Consumer tire durability has always been a concern in the tire industry and this has been worsened by the often-poor road conditions that are common in winter months. Tires need to operate in hostile and unpredictable environments, so manufacturers design them to be as durable as possible. But this is only part of the issue. Equally important are attempts to detect durability issues and communicate these to the vehicle and the driver. Flaws such as sidewall scuffs, and torn rubber caused by bumps and potholes can, in some cases, create serious safety concerns. Yet despite this, it is difficult to encourage car owners to check their tires – most just assume that the tires are fine and drive away.
For this reason, vehicle and tire manufacturers have developed various systems to mitigate these issues and detect punctures. These can be simple systems that use wheel speed sensors to identify if one tire is rotating faster than the others – if one is turning faster while the vehicle is traveling in a straight line, that tire must have a lower radius, which is indicative of lower inflation pressure.
However, these systems have limitations. They look at the relative speeds of the wheels – but if all four tires have the same slow puncture, they will rotate at the same speed and the system will not detect any of the punctures. Furthermore, the deflated tires will still have the same circumference while the radius will be lower – as tires are deformable objects rather than solid cylinders, the rules of common geometry and the ratio of pi do not apply in the same way. As a result, detecting punctures in this way will sometimes not work at all. In addition, these systems may be able to detect a puncture, but they are unable to detect a durability issue before it leads to a puncture.
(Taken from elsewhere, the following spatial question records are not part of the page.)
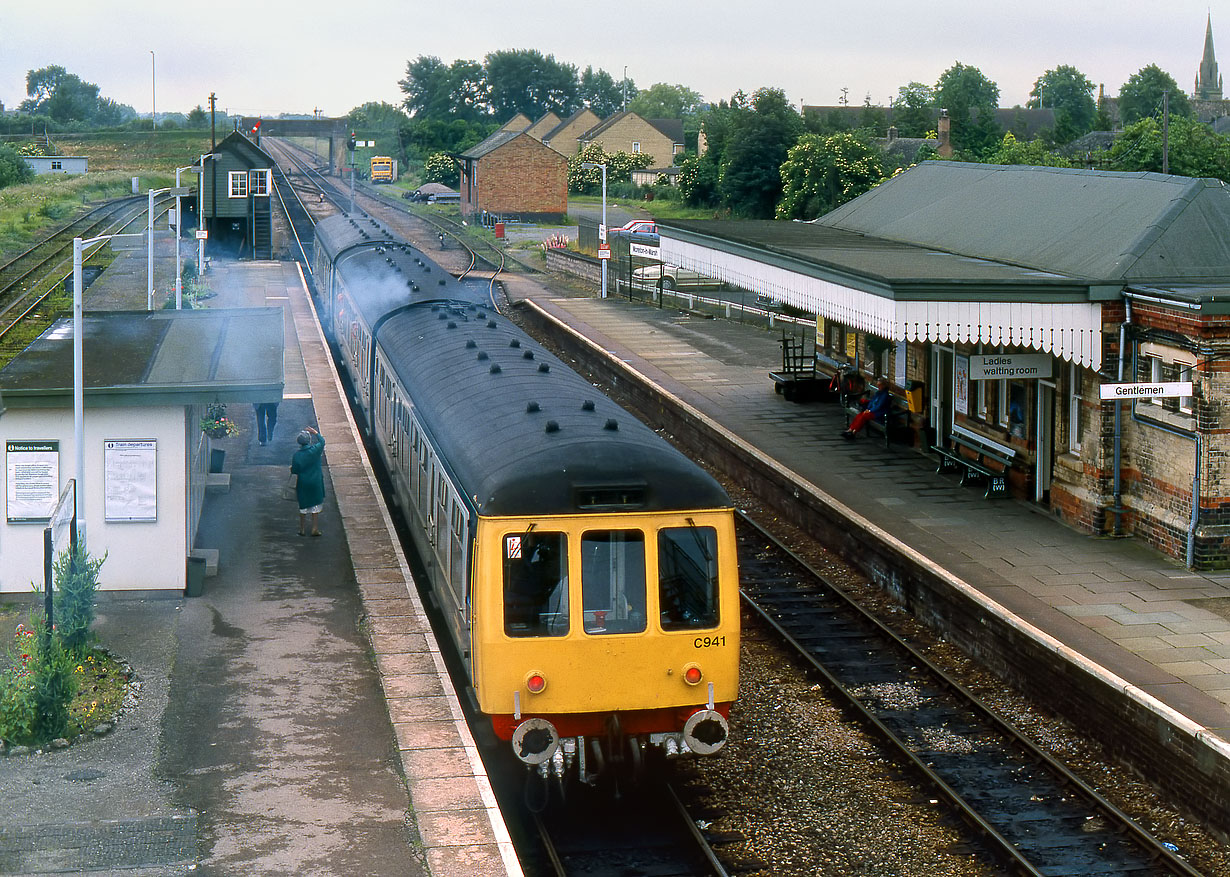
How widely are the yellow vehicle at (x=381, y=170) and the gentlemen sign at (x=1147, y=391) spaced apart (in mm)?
96102

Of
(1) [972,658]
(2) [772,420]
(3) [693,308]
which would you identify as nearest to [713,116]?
(3) [693,308]

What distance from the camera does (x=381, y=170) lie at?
10638 cm

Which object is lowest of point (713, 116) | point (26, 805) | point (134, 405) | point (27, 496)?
point (26, 805)

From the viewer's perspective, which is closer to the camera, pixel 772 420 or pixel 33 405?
pixel 33 405

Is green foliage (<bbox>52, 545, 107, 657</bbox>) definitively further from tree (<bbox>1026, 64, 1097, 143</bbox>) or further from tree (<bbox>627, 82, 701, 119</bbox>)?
tree (<bbox>627, 82, 701, 119</bbox>)

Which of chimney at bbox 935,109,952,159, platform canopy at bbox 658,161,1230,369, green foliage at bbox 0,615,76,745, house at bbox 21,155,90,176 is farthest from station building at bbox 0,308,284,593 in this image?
house at bbox 21,155,90,176

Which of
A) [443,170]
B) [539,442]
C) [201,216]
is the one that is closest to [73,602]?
[539,442]

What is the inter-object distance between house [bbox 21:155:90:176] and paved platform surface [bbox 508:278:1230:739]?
67647mm

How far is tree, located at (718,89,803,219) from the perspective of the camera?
58.8 metres

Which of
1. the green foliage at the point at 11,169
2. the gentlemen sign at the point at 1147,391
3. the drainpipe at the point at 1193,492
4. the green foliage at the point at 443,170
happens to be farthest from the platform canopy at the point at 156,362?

A better system is the more advanced TPMS. These are physical pressure sensors mounted to the wheel that directly record the inflation pressure and transmit that to the car. Unlike using the wheel rotational speed, this measures the actual inflation pressure, so a puncture can be clearly identified via a loss of pressure. This technology is becoming more common in new cars but, as with the indirect wheel speed systems, is unable to detect anything other than inflation pressure – once again, they are unable to detect a durability problem before it leads to pressure loss.
More recently, tire sensor technology is moving further toward smart tires, which include an accelerometer mounted to the inside. These can provide additional data to the vehicle pertaining to grip levels, temperatures, vertical loads and so on. This can be used by the vehicle to adjust traction control and stability management systems. Theoretically, the accelerometer could also be used to detect an out-of-balance wheel and tire assembly, indirectly detecting a durability issue. Again however, any sidewall damage, delamination, or similar, is not detected directly.
The challenge remains: how can these durability problems be directly detected and communicated to the car and the driver? It’s a complex issue to address. One theoretical idea is a wire molded into the tire, just under the tread and sidewall. A small current could then be passed through that wire, with any break in current suggesting sidewall damage or similar. Such a system would, however, add to the manufacturing cost of the tire, and would also require establishing standardized communication between the tire and the car. An alternative idea could be a vehicle-mounted optical system that scans the tread and sidewall surface looking for defects. Such a system could work across any tire fitted to the car – but is probably not feasible using current technology, due to the costs and high sampling rate needed to scan a rotating tire up to high speeds. I’m sure many readers have alternative ideas, but the challenge is there, and the need remains. How do we robustly identify tire damage before it leads to punctures, or even worse, a potential blowout?